Ah, the coolness of the shade beneath a verdant canopy. It's indescribable, isn't it? One moment you're getting a powerful blast of the sun and the next, ooh, the air is temperate and there's a sweet little breeze that fans the sweat on your face. But we don't deserve it. We don't deserve trees because they are our last priority. We sacrifice them too easily. Building a second floor? Branch getting in the way? Axe it. Roots endangering the compound wall? Raze it to the ground — the tree, I mean, not the wall. We actually expect trees to behave themselves, I swear. "Must you shed your dry leaves all over my lawn? Bad tree. Stop strewing those feathery seeds from your split pods. Damn nuisance. Didn't your mother teach you not to litter? Now look what you've done, you've allowed a bird to build its nest right above my parking space. My car's going to be ruined, absolutely ruined."
In a growing city, trees are irritants. There used to be house-owners in Bangalore who would allow trees to grow right through their roofs rather than cut them — not just coconut palms, which are cash crops, but trees with spreading foliage. Not any more. When a builder develops a property, the first thing he does is to sweep away the trees like so much rubbish. He then pays a landscape designer a hefty amount to decorate the premises with a few tame shrubs dotted on a carpet of sprinkler-fed grass.

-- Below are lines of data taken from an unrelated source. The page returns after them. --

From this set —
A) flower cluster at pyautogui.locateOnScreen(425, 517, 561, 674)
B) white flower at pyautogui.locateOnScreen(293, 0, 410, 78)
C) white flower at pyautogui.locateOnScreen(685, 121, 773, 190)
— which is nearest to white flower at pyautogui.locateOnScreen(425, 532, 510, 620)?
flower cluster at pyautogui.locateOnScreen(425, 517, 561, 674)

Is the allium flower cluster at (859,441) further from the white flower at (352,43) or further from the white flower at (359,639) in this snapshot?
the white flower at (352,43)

Trees have become expendable. That's why we should seriously consider changing the "Grow More Trees" slogan to "Save More Trees". Why plant a sapling if it's doomed to die before its prime? Instead of nurturing trees we're systematically weakening them in many ways: roots are sliced when laying pipes and cables, uneven pruning further affects balance, and jagged stumps invite moisture and termites. All it takes is a gust of wind and rain to dislodge the rotting, tottering young things. Then it's time for the local authorities to get into the act. "All unsafe trees must be chopped." Since trees are worth more dead than alive, somebody makes a killing in more ways than one.

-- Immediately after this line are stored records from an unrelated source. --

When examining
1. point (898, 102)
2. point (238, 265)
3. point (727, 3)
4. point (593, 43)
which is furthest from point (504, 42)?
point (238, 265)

The killing is part of an ongoing mass slaughter. Just the other day, officials said that 700 trees would be guillotined to widen roads in the city. Just think about that number: 700. How much wood would that be? But it's difficult to argue when traffic jams are landing us in a pickle every day. Perhaps there's unjustified felling going on in the guise of reducing congestion, but you cannot deny the part that automobiles play in edging out whatever greenery we have left. The city-dweller is blind to his own contribution to the mess. He buys a car and so does his wife, and his daughter who feels unsafe on her two-wheeler gets hers too. Then he gets stuck in a jam, complains that there are too many cars on the road, and wonders where the trees have disappeared!
If we want to keep our trees and our sanity, we must tackle the traffic chaos head-on. But the words fade on my lips even as I utter them. How oh how do we do it? The answer depends on so many impossible ifs: if we could ban single-occupant cars and enforce car pool, if we could have smooth roads that are not prone to flooding, if we could have a metro without eating up more trees... The last I heard, over 100 acres of defence land may be released for the metro — the only kind of land where trees remain untouched.
Oh, I give up. Hang the trees. We don't deserve them. Not the rain tree, pipal or gulmohar, not the cassia or rusty shield bearer. Fibreglass is good enough for the likes of us. Fibreglass trees look real, can be made to order, and never die. They're what's best for a city of tree haters.